### Assigned task 1
In the article on the Olympic long jump legend, which three events did Kraenzlein win gold medals in?
### Assigned task 2
Using the article on the Olympic long jump legend, explain why Prinstein was well placed to win the long jump even if he skipped the final round.

### Passage for review
==*==

This is the fourth in a series of examinations of legends related to the Olympics and whether they are true or false.
OLYMPIC LEGEND: A Jewish Olympic athlete lost the Gold medal in the long jump by a centimeter because a fellow athlete competed on the Sabbath when the Jewish athlete would not be able to.
Myer Prinstein and Alvin Kraenzlein were both teammates on the American Olympic track and field team for the 1900 Olympics.
And here’s Kraenzlein…
Prinstein ended up winning a Gold Medal in the triple jump
and Kraenzlein ended up winning three Gold Medals in the 60 metre hurdles, the 110 meter hurdles and the 200 meter hurdles.
However, there was a major controversy in the first Medal event the two competed in, the long jump.
The qualifying round of the Long Jump was on a Saturday, the Jewish Sabbath and the final round was on Sunday, the Christian Sabbath.
Although, Prinstein was Jewish, he still competed in the qualifying round. In the qualifying rounds for the Long Jump, Prinstein’s jump was much further than everyone else, so he was in a very good position to win the event even if he did not compete in the Finals.

==*==

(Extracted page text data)
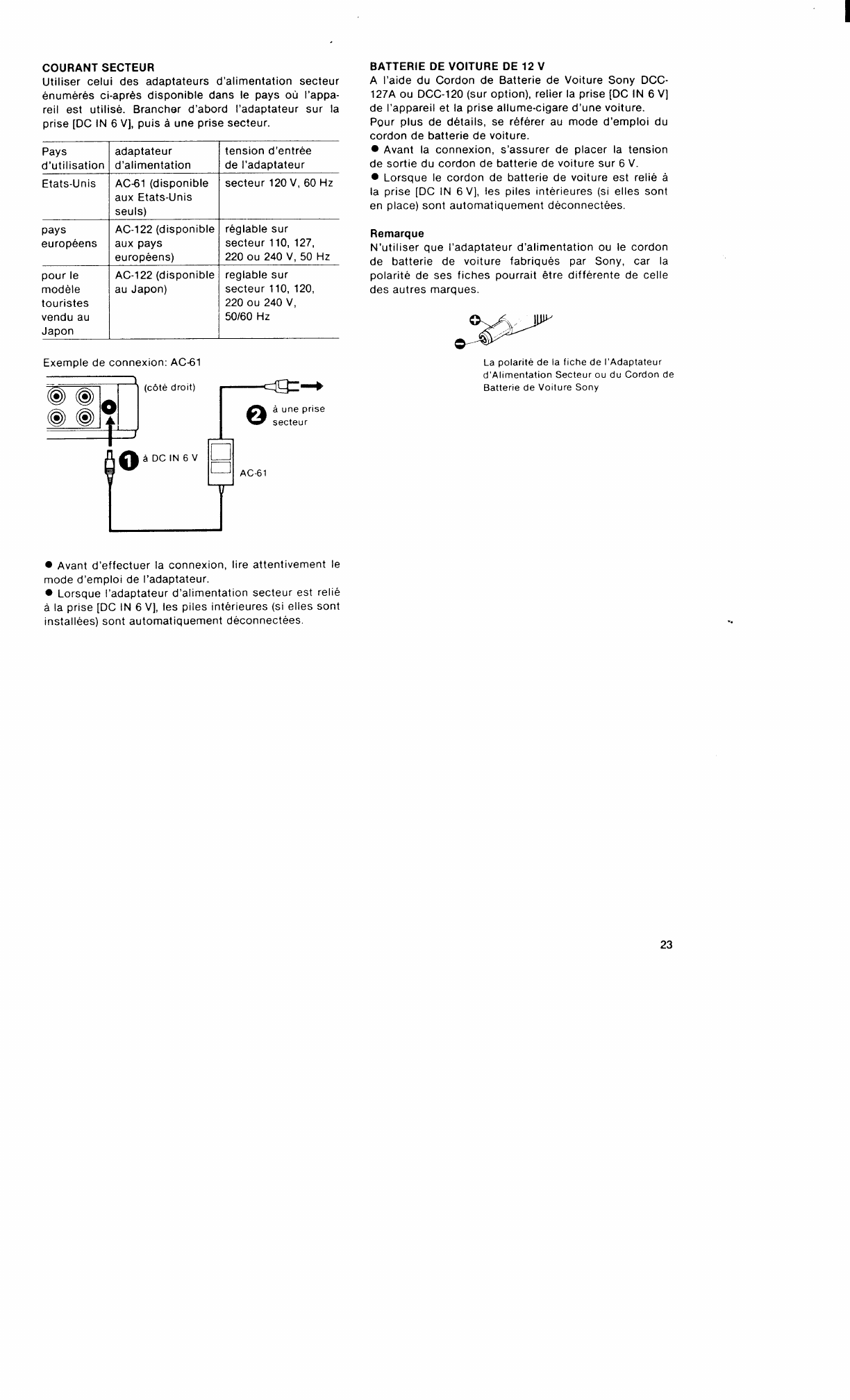 COURANT SECTEUR
Utiliser celui des adaptateurs d'alimentation secteur énumérés ci-après disponible dans le pays où l'appareil est utilisé. Brancher d'abord l'adaptateur sur la prise [DC IN 6 V], puis à une prise secteur.

| Pays d'utilisation | adaptateur d'alimentation | tension d'entrée de l'adaptateur |
|---|---|---|
| Etats-Unis | AC-61 (disponible aux Etats-Unis seuls) | secteur 120 V, 60 Hz |
| pays européens | AC-122 (disponible aux pays européens) | réglable sur secteur 110, 127, 220 ou 240 V, 50 Hz |
| pour le modèle touristes vendu au Japon | AC-122 (disponible au Japon) | reglable sur secteur 110, 120, 220 ou 240 V, 50/60 Hz |

Exemple de connexion: AC-61

(côté droit)

2 à une prise secteur

1 à DC IN 6 V

AC-61

● Avant d'effectuer la connexion, lire attentivement le mode d'emploi de l'adaptateur.
● Lorsque l'adaptateur d'alimentation secteur est relié à la prise [DC IN 6 V], les piles intérieures (si elles sont installées) sont automatiquement déconnectées.

BATTERIE DE VOITURE DE 12 V
A l'aide du Cordon de Batterie de Voiture Sony DCC-127A ou DCC-120 (sur option), relier la prise [DC IN 6 V] de l'appareil et la prise allume-cigare d'une voiture.
Pour plus de détails, se référer au mode d'emploi du cordon de batterie de voiture.
● Avant la connexion, s'assurer de placer la tension de sortie du cordon de batterie de voiture sur 6 V.
● Lorsque le cordon de batterie de voiture est relié à la prise [DC IN 6 V], les piles intérieures (si elles sont en place) sont automatiquement déconnectées.

Remarque
N'utiliser que l'adaptateur d'alimentation ou le cordon de batterie de voiture fabriqués par Sony, car la polarité de ses fiches pourrait être différente de celle des autres marques.

La polarité de la fiche de l'Adaptateur d'Alimentation Secteur ou du Cordon de Batterie de Voiture Sony

23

==*==

### Problem solution 1
The 60 meter hurdles, the 110 meter hurdles and the 200 meter hurdles.

### Problem solution 2
In the qualifying round, Prinstein jumped much farther than everyone else. That put him in a very good position to win even without competing in the finals.